October 29, 2007

What is Boost.Asio, and why we should use it

Writing portable networking code in ะก++ is problem with long history, and was developed many libraries, that tried to solve this problem. But i could say, that Boost.Asio is the best implementation between existing. On the base of Boost.Asio already exists some number of libraries and applications (libpion, libtorrent), and development of some new is in progress. Beside this, on the base of Boost.Asio i had projected and developed a filtering subsystem for web-filtering product SKVT "Dozor-Jet" aka WebBoss.
Boost.Asio has following main features:
  • ability to write cross-platform networking code, working on the most of existing platforms - Windows, Unix-like, Tru64, QNX, etc..
  • supports both IPv4 and IPv6
  • support for TCP & UDP
  • support for asynchronous operations
  • provide std::iostream compatible interfaces
  • support for SSL connections
  • support for delayed operations (timers)
For me, main advantage of Boost.Asio (besides cross-platform work) is, that on each platform, it use most effective strategy (epoll on Linux 2.6, kqueue on FreeBSD/MacOSX, Overlapped IO on MS Windows), and that, library allow to use different strategies - synchronous and asynchronous work with sockets, usage of streaming input/output, compatible with std::iostream. And these strategies could be mixed in one application, for example, accept connections in async mode, and than run thread, which will do input/output in sync mode (test-otpc.cpp example).
For demonstration of Boost.Asio's features i wrote (some of parts was adopted from Boost.Asio examples) several examples, implementing different data handling strategies (more examples could be found on the home page of Boost.Asio). I had used these examples for selecting appropriate data handling strategies for my own applications. All these examples implements "stupid" web-server, that read request and return back single page, independent on address, that was specified in request. Currently published following examples (all sources include file common.h):
  • test-mcmt.cpp - implements data handling strategy Many Connections/Many Threads - it run several threads, each of them accept connections and perform input/output in async mode;
  • test-otpc.cpp - implements strategy One Thread per Connection - one thread accepts connections in async mode, and than run thread, in which input/output performed in sync mode (code, performing this is in files test-otpc-conn.cpp & test-otpc-conn.hpp);
  • test-otpc-tp.cpp - almost same as test-otpc.cpp, but instead of dedicated thread for every connection, used pool of threads, implemented by threadpool library
To build examples (all sources are here) you need boost 1.35, that currently you can take from boost svn trunk, but i hope, that release of version 1.35 will be in near future, so you will not need to fetch and compile it manually.
I think, that on the base of this note it will possible to write more complete article, but this is future task, but now you can ask me about boost.asio directly :-)

22 comments:

Sander said...

Alex, the external links in your article are not working. I'm very interested in seeing your examples, can you fix this for me?

Alex Ott said...

2sander:
i had uploaded examples to http://alexott.googlepages.com/testpage - I has problem with my current hosting and look for new one

Sander said...

Excellent, and thank you for your fast response!

tom said...

ello Alex,

how do You think what will be faster? what is better?

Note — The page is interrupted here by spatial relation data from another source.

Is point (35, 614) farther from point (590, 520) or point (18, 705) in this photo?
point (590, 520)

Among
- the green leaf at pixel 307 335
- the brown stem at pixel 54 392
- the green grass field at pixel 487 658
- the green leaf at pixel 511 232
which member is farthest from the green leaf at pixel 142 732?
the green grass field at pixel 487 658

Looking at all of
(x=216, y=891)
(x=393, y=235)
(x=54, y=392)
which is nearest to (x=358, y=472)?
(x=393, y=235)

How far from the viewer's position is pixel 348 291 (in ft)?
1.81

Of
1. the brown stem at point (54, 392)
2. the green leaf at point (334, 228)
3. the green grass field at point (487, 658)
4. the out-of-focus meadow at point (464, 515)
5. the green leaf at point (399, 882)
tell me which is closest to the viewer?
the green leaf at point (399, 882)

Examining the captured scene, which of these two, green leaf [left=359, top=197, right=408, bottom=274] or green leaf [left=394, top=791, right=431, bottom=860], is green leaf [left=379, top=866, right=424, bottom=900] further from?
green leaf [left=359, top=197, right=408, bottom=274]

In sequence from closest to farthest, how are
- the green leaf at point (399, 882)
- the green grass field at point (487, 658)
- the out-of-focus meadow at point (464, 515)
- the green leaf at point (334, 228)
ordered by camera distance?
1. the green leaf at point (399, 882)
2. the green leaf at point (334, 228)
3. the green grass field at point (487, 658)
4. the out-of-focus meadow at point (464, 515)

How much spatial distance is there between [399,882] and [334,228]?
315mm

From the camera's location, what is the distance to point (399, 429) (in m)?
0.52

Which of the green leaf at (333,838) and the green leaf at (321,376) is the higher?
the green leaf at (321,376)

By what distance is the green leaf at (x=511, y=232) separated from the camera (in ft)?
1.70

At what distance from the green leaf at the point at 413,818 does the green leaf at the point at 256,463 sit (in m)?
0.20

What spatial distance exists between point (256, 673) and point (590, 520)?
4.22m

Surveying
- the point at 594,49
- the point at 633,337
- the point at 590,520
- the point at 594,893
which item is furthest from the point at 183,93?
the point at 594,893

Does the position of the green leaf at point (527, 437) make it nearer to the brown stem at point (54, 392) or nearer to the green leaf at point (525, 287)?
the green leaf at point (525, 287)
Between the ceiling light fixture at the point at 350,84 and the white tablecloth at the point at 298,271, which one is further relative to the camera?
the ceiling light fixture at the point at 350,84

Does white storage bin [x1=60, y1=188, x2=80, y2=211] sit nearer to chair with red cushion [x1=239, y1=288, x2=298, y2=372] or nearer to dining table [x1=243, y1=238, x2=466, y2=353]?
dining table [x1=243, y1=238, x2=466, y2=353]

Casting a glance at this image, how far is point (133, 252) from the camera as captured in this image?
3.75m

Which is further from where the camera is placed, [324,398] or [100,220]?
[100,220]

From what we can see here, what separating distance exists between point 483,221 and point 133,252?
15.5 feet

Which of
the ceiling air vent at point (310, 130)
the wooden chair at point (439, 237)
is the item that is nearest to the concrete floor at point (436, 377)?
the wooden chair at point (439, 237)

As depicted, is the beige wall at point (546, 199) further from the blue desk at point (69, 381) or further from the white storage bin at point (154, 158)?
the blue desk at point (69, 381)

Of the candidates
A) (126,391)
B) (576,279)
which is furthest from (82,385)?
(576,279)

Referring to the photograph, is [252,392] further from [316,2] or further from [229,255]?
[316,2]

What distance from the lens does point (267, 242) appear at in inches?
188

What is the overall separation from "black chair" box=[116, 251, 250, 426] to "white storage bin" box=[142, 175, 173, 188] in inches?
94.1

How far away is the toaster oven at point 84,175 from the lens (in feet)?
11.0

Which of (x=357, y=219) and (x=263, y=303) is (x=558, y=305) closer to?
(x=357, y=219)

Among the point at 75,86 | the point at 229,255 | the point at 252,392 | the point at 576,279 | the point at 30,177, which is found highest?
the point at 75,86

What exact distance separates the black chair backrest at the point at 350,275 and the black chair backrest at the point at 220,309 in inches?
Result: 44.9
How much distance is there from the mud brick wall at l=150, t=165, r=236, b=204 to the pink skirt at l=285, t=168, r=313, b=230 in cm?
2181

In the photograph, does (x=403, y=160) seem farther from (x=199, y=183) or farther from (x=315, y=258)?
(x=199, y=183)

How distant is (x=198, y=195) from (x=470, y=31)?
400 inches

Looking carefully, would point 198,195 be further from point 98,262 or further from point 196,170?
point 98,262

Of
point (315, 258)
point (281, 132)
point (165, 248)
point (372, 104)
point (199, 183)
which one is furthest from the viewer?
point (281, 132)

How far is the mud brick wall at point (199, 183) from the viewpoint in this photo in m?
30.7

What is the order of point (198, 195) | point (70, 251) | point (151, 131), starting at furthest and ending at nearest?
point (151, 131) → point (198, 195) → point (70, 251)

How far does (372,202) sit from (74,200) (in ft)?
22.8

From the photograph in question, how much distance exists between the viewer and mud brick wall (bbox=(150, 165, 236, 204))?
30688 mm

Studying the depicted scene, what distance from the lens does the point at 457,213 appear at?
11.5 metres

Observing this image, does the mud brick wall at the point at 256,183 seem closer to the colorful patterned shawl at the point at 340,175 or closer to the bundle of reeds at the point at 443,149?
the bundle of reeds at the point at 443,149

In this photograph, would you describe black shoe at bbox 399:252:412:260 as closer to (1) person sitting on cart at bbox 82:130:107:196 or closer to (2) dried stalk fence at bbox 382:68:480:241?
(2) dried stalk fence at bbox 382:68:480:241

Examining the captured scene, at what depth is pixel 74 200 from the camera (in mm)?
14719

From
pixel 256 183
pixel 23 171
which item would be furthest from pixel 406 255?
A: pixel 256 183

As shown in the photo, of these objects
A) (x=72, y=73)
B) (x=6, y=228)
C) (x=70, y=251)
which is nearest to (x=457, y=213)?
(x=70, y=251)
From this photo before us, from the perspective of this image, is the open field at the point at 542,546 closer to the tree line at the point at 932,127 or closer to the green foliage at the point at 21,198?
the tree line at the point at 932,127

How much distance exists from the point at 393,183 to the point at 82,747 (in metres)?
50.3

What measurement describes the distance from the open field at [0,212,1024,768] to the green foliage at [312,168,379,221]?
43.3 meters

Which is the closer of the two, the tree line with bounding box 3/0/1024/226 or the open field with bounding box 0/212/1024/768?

boost::asio::async_read(socket_,
boost::asio::buffer(buffer_.data(),max_data_length),
boost::bind(&AnldConnection::handle_read, shared_from_this(),
boost::asio::placeholders::error));


or this one


boost::asio::async_read_until(socket_, buf, boost::regex("\r\n\r\n"),
boost::bind(&connection::handle_read, shared_from_this(),
ba::placeholders::error,
ba::placeholders::bytes_transferred));

Alex Ott said...

2tom: the second example is better from high-level view, but from performance point of view, it's better to use fixed size buffers, and do parsing manually (some details here), but this will require to do some additional work. Please look to the code for my small article about creating a http proxy with asio

tom said...

once again me ;)

Alex, You must be fluent in server-client & boost.asio field so I have another few questions.
(I hope You will find some time to answer)

I have still problem to understand difference between synchronous & asynchronous methods .
I know what benefits are if I split client-server communication and calculation(or some another job which server is doing) into two
separate threads. simply, calculations are not delayed by client-server communication.
but I have problem with synchronous & asynchronous in boost.asio context.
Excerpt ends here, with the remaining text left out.